Hi all I'm hoping some of you maybe able to help or advice me in the situation I'm currently in with my wife, a bit of background to begin with, I'm 25 and my wife is 22 weve been together for nearly 6 years and married for 6 months, about 6 weeks ago now I think, my wife turned to me and asked me what I thought about having an open marriage as she had been unhappy with our sex life for a while and admitted she had been faking it for a couple of months, with some ground rules and that we always come home at night, not wanting to lose her I thought long and hard about her proposition and agreed to it with the rules we set in place, we agreed to be open about it and tell each other when we were going out, she's told me she's slept with 3 blokes that she's met but I know from going through her phone a couple of times that there is definitely more, she is forever on her phone talking to other blokes even when we are together, the other night she was even on a live video chat with one of them when I was sat next to her on the sofa, its really starting to piss me off we are constantly arguing about it and I'm scared that I'm going to lose her completely, and I've tried to talk to other women online but don't get any replies which isn't helping my state of mind, when I know she's got a queue of men wanting to sleep with her longer than my arm, every time we try and talk about it it ends in a slagging match saying nasty things neither of us mean and one of us walks out, I want to say to her that its either me or them and that's it if she keeps going then I'm going to leave, I'm torturing myself Im barely sleeping ive started drinking regularly and smoking a lot heavier than usual, and when I try to do something nice or spontaneous she doesn't appreciate it anymore


----------



## AtMyEnd (Feb 20, 2017)

You're scared that you're going to lose her completely? Sorry to fill you in but you've already lost her. Open marriage, following the rules, whatever....if she's sitting next to you on the couch in your home texting, talking to and video chatting with other men, she's gone.


----------



## farsidejunky (Mar 19, 2014)

The only thing I can envision as being worse than losing my wife is sharing her.

Let her go.


----------



## Clubman91 (Jun 1, 2017)

That's what I'm thinking, it seems that even having sex together is a chore for her now she barely talks to me during the day and I know her work is hectic but it only takes a second to send a text, and for when we are at home together we barely talk to each other, we have tea sit and watch tv and go to bed same thing everynight, I'm always the one to put the effort into our relationship and it feels like she can't be bothered anymore, going to try talking to her tonight but it'll probably end with me walking out and sleeping in my car near work again  cheers guys like you say might be time to call it quits


----------



## Keke24 (Sep 2, 2016)

@Clubman91 My ex and I made some of the very same mistakes you and your wife have made/are making. I had lost sexual interest in him very early on and we agreed to an open relationship with rules and all. It went downhill real quick and ultimately led to the demise of our relationship. 

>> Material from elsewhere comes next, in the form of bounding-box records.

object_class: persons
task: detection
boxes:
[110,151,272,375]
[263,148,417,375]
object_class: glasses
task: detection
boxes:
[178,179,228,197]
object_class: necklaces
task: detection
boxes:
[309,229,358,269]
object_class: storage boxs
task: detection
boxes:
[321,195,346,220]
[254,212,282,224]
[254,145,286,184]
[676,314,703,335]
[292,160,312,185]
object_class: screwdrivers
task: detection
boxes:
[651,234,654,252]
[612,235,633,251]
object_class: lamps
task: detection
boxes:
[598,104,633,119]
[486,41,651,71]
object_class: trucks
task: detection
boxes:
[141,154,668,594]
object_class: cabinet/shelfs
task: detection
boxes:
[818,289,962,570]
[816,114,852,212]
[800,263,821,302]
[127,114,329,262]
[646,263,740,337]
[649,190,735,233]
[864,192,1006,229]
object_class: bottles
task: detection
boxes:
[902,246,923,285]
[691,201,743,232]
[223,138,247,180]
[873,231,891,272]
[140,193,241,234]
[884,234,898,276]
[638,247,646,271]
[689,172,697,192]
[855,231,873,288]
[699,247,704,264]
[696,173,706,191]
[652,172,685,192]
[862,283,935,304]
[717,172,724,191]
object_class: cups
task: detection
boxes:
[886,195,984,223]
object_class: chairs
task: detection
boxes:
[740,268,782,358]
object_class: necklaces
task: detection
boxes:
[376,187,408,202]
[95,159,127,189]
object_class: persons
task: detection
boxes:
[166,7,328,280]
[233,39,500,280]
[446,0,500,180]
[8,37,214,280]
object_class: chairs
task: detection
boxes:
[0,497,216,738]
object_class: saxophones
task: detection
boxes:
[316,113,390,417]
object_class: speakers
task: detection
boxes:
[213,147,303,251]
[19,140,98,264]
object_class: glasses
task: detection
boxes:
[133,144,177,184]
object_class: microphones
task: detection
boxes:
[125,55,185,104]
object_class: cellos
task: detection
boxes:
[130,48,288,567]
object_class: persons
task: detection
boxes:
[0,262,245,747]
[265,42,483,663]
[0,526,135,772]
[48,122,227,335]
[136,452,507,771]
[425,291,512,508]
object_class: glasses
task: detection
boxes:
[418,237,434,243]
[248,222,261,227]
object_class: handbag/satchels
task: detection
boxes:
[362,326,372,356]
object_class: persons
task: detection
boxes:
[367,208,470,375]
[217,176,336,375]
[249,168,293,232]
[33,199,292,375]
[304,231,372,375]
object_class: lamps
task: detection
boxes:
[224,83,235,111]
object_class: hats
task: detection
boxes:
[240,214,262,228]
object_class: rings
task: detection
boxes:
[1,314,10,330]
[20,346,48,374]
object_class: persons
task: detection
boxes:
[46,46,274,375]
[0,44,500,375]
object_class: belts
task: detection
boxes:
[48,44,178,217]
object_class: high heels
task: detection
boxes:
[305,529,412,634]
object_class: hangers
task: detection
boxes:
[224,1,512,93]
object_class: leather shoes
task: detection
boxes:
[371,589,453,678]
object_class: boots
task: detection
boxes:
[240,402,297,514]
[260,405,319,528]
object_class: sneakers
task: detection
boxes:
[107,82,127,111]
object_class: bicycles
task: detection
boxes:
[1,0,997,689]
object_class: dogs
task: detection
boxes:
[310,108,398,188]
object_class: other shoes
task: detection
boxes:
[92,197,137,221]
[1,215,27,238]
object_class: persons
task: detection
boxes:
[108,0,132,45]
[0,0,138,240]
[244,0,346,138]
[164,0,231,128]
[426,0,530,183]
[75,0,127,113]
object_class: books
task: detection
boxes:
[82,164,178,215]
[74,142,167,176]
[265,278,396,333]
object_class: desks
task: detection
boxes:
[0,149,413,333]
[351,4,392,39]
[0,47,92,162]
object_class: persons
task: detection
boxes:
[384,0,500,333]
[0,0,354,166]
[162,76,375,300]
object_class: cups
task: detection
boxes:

Now it's pretty obvious to me how ridiculous it was to expect that we could fix our sexual issues by going outside the marriage. All it did was solidify my aversion to sex with him. The truth was I lost interest because he was too much of a nice guy and subconsciously, him agreeing to an open relationship made him appear even weaker in my mind. Every time he let me get away with bs most men (and women, including myself!) would have zero tolerance for, I lost a little bit more respect for him. It is very difficult to maintain respect for a person who does not respect themselves or demand respect from others. He allowed me to walk all over him because he was overly concerned with being a nice guy and pleasing me. Although I could not realize it at the time, deep down I was desperate for a man who would refuse to accept bs, a man with character, a man who would not bend his boundaries just to please me. That is so much more attractive than a nice guy. 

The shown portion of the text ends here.